Occorre ora valutare se il professionista sia incorso in ulteriori negligenze legate agli altri vizi lamentati e riscontrati.
Per quanto riguarda gli ulteriori ambienti dell'immobile il consulente d'ufficio dell'accertamento preventivo ha constatato:
1) che nel vano cucina, nella porzione centrale della pavimentazione, si riscontrano circa due mattoni non perfettamente allineati orizzontalmente con la rimanente parte del piano di calpestio;
mentre, in corrispondenza del muro divisorio, si rilevano circa quattro mattoni che presentano una piccola depressione rispetto al rimanente piano di calpestio;
altri mattoni, con analogo problema, si rilevano in aderenza del muro divisorio di accesso al vano in oggetto;
nella parete piastrellata si rileva la parziale sporgenza di alcune mattonelle oltre all'assenza di complanarità di altre, mentre il fuori piombo in alcune parti è più evidente rispetto ad altre parti
(leggasi pag. 12 CTU dell'accertamento tecnico preventivo);
pagina 9 di 17 2) che nel bagno principale si rinvengono circa quattro mattoni perimetrali che presentano irregolarità rispetto al piano di calpestio con salti di quota;
nel rivestimento a parete, vicino agli spigoli, si rilevano alcune piastrelle non allineate con le altre e nella parte del rivestimento a mosaico sono stati riscontrate variazioni di quota tra differenti fogli di tessere e disallineamenti delle fughe e della loro larghezza dovuti al mancato utilizzo delle crocette, oltre che parziali avvallamenti di singole tessere (leggasi pagg. 14, 15 e 16 della CTU dell'accertamento tecnico preventivo);
3) che nel bagno secondario, in corrispondenza della parete frontale, si rinvengono parziali avvallamenti superficiali delle porzioni trattate con i wafer, variazioni nella larghezza e disallineamenti delle fughe, anche le piastrelle (cm 20x20) collocate vicino agli spigoli tra i muri e vicino al lavabo mostrano disallineamenti (leggasi pagg. 17 e 18 della CTU dell'accertamento tecnico preventivo).

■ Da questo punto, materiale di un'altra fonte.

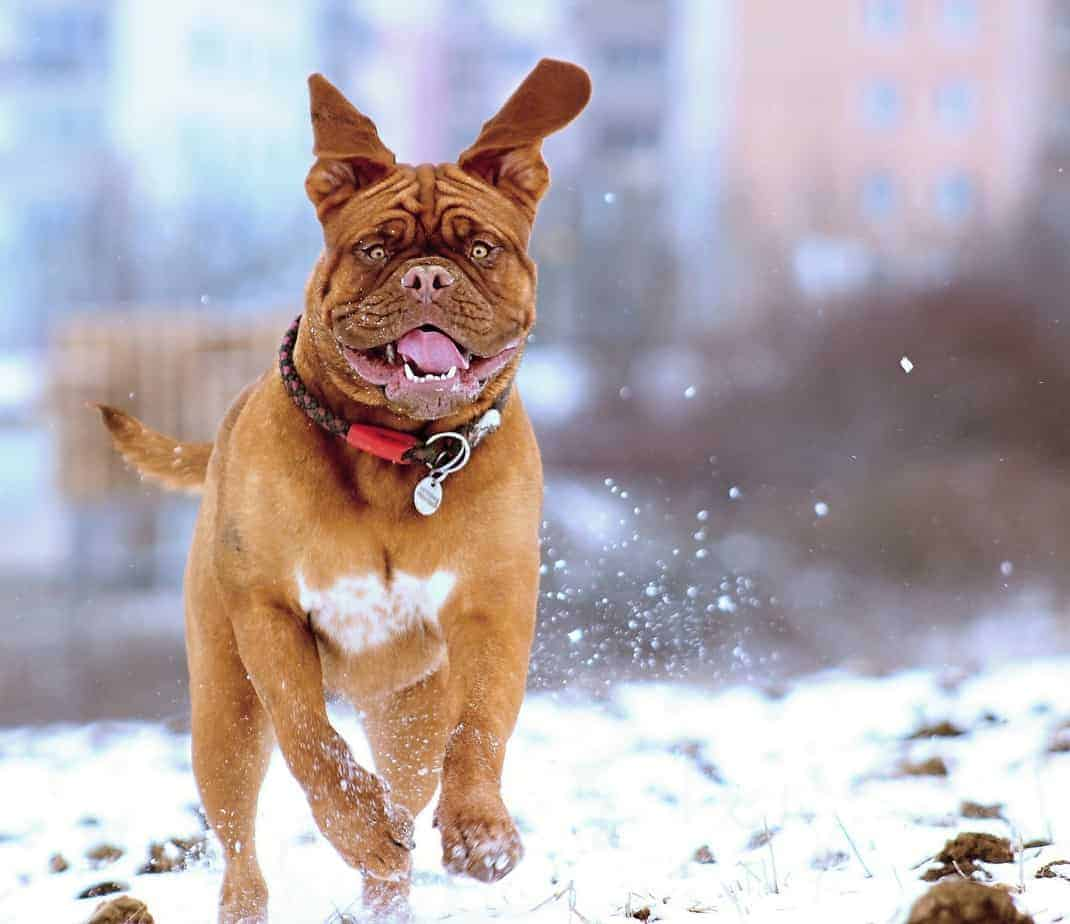 Happy bull mastiff runs in the snow. While your dog can't catch any respiratory illnesses from you, they do develop colds and flu in very much the same ways as humans do.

Ha concluso, dunque, sostenendo che “le imperfezioni non ammissibili sono certamente dovute alla non regolare posa in opera ed errata procedura nelle diverse operazioni eseguite dai manovali, evidentemente non sufficientemente specializzati per la posa in opera delle pavimentazioni e delle piastrelle” rilevando ulteriori errori “con particolare riferimento (imperfezioni maggiormente evidenti) alle tecniche utilizzate nel dosaggio dei collanti ed ai conseguenti tempi di presa (fenomeno descritto alle pagine 13, 14 e 17 della CTU dell'accertamento tecnico preventivo)”. I vizi emersi in sede di
A.T.P. sono stati pure confermati dal CTU nominato nel presente giudizio.

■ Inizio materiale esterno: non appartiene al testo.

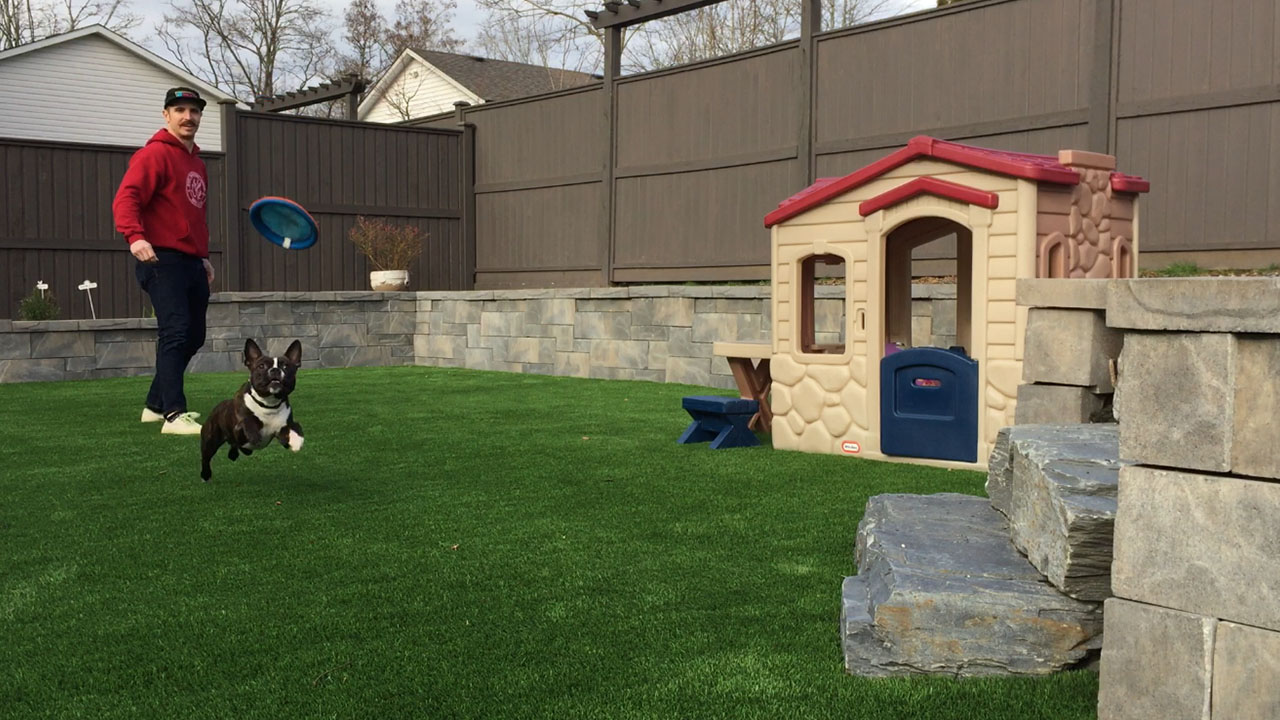 Artificial grass with pet house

Pertanto, tenuto conto delle valutazioni operate dal CTU nel corso dell'istruttoria preventiva, che questo decidente condivide per il percorso logico argomentativo seguito e per la chiarezza espositiva, e del compendio probatorio formatosi in corso di causa è possibile concludere che i lavori di ristrutturazione dell'immobile di parte attrice sono stati effettuati non a regola d'arte e che alcuni errori
(massetto) potevano essere evitati applicando le competenze tecniche esigibili da un direttore dei lavori mediamente preparato, mentre altri (errato posizionamento di parte del pavimento cucina, errato posizionamento delle piastrelle dei bagni e della cucina, dimensioni e disallineamento delle fughe, nonché il materiale usato per il loro fissaggio) potevano essere facilmente individuabili tramite un ordinario controllo visivo delle opere ed eliminate nell'immediatezza, senza dover attendere il completamento dell'opera per svolgere gli opportuni controlli, come sostenuto dallo stesso convenuto.

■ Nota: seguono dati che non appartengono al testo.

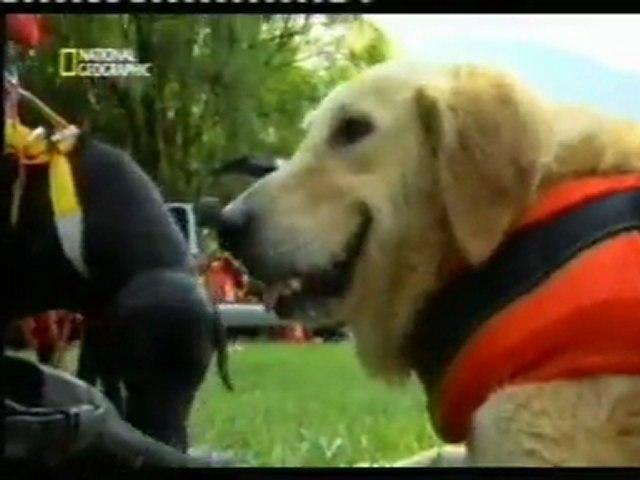 Perros salvavidas: Zoe   Godialy.com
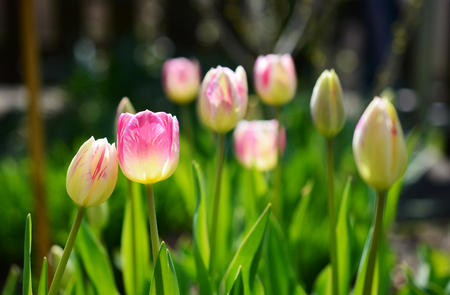 Pair of pink and white tulips closely together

Ciò importa che l'inadempimento imputato da parte attrice al convenuto va ritenuto sussistente, in quanto quest'ultimo, in ragione delle obbligazioni assunte in pagina 10 di 17 qualità di direttore dei lavori, avrebbe dovuto controllare e verificare che i lavori avvenissero nel rispetto delle regole tecniche previste dai manuali di istruzione di settore, e dalle schede tecniche di ogni materiale edile in cui ne viene illustrato il corretto uso e la corretta posa in opera;
avrebbe dovuto avvertire immediatamente la committenza, oltre a disporre opportuni ordini di servizio all'impresa esecutrice, al fine di garantire l'utile risultato atteso dalla committente e consistente nella corretta ristrutturazione dell'immobile in conformità alle regole d'arte.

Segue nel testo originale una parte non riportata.